REQUEST A: In the blog post about the bicycle, how much did the writer pay for the bike used?
REQUEST B: In the blog post about the bicycle, write out everything from "I always fail" down to "I guess so." again, swapping "tattoos" for "piercings".

I did the little shake-and-rotate-and-repeat dance to try and get the new sealant to where the slow leak is. I still have not resorted to the soapy water to try and find it. Before it was so slow that I just needed to give it a little air every other day. My other tire seems to be just as inflated as when I left it 2.5 weeks ago. I didn't actually measure the pressure, though.
The only downside to going tubeless, so far, is that I don't want to change the tires since getting them inflated the first time is such a PITA.
Met Yoshi at starbucks today to hang out and work. I rode my bicycle down to town, and locked it in the parking lot.
When I came out to get it, there were several youths near where I'd locked it. (It was sorta a grassy area there.)
"Hey, cool bike, there! Is that a carbon fork?" - one of the tattood fellas.
"Yeah" - me.
"Must be really light!"
"That's a really nice bike! Must be expensive!" - another of the youths.
I always fail to engage in conversations when I have a chance like this. That's why I have a blog. :)
So, I don't have any tattoos myself, but amongst these guys, I believe they all had multiple tattoos. If they're paying standard rates, I'm guessing that some of them have spent more on tattoos than I spent on my fancy carbon fork.
I bought this bike used for $600, and then I'm afraid I sort of "went to town". New carbon fork, stem, seat post, seat, brakes, and new wheels. I haven't done a detailed inventory, but I think I spent nearly $2000 in all on this bicycle.
Is it an expensive bike? I guess so.
But here's the thing. Just a bit ago my son had a small fender bender in my car. Good thing I had insurance. I think that cost the insurance company about $3000, and me my $600 deductable. A few months later, there are other problems with this car. Another $2600. A single repair on my car cost more than my "expensive" bike.
My car has about 75000 miles on it. If we assume about 25 MPG, that works out to about $12,000 on gasoline at today's price. And don't forget the $17,000 plus interest that I spent to but the car in the first place.

PROVIDED DATA:
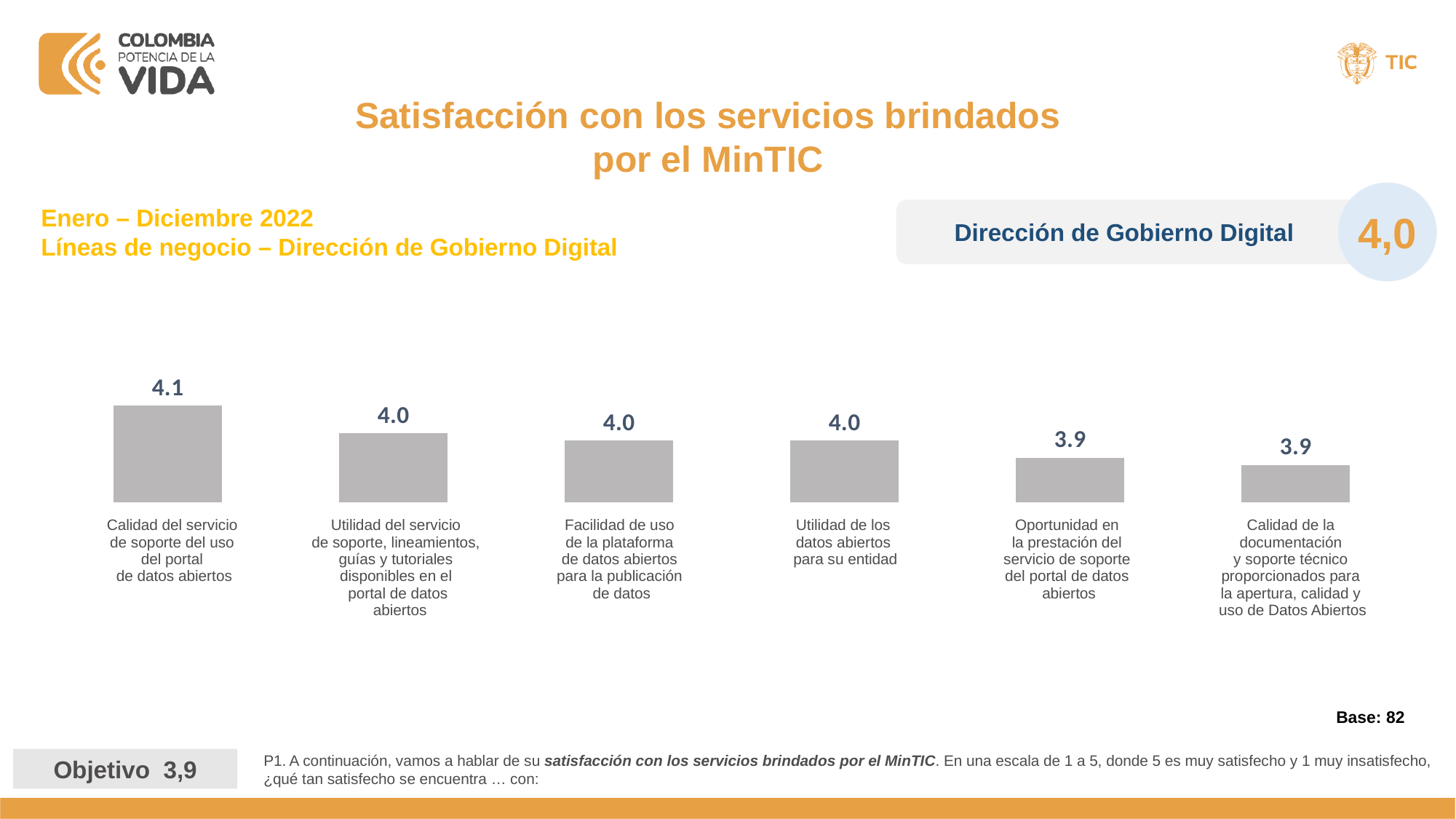
What is the base (number of respondents) shown on the slide? 82 What is the difference between the value for "Calidad del servicio de soporte del uso del portal de datos abiertos" and the value for "Calidad de la documentación y soporte técnico proporcionados para la apertura, calidad y uso de Datos Abiertos"? 0.2 What is the value for "Utilidad de los datos abiertos para su entidad"? 4.0 How many categories are shown in the chart? 6 What is the value for "Calidad del servicio de soporte del uso del portal de datos abiertos"? 4.1 Do the values rise or fall from left to right across the chart? Fall What is the value for "Facilidad de uso de la plataforma de datos abiertos para la publicación de datos"? 4.0 What is the value for "Oportunidad en la prestación del servicio de soporte del portal de datos abiertos"? 3.9 Which category has the highest value? Calidad del servicio de soporte del uso del portal de datos abiertos Which is larger: the value for "Utilidad del servicio de soporte, lineamientos, guías y tutoriales disponibles en el portal de datos abiertos" or the value for "Oportunidad en la prestación del servicio de soporte del portal de datos abiertos"? Utilidad del servicio de soporte, lineamientos, guías y tutoriales disponibles en el portal de datos abiertos What is the overall score shown for Dirección de Gobierno Digital on the slide? 4,0 What kind of chart is shown on the slide? Bar chart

EXERCISE RESULT A: $600

EXERCISE RESULT B:
I always fail to engage in conversations when I have a chance like this. That's why I have a blog. :)
So, I don't have any piercings myself, but amongst these guys, I believe they all had multiple piercings. If they're paying standard rates, I'm guessing that some of them have spent more on piercings than I spent on my fancy carbon fork.
I bought this bike used for $600, and then I'm afraid I sort of "went to town". New carbon fork, stem, seat post, seat, brakes, and new wheels. I haven't done a detailed inventory, but I think I spent nearly $2000 in all on this bicycle.
Is it an expensive bike? I guess so.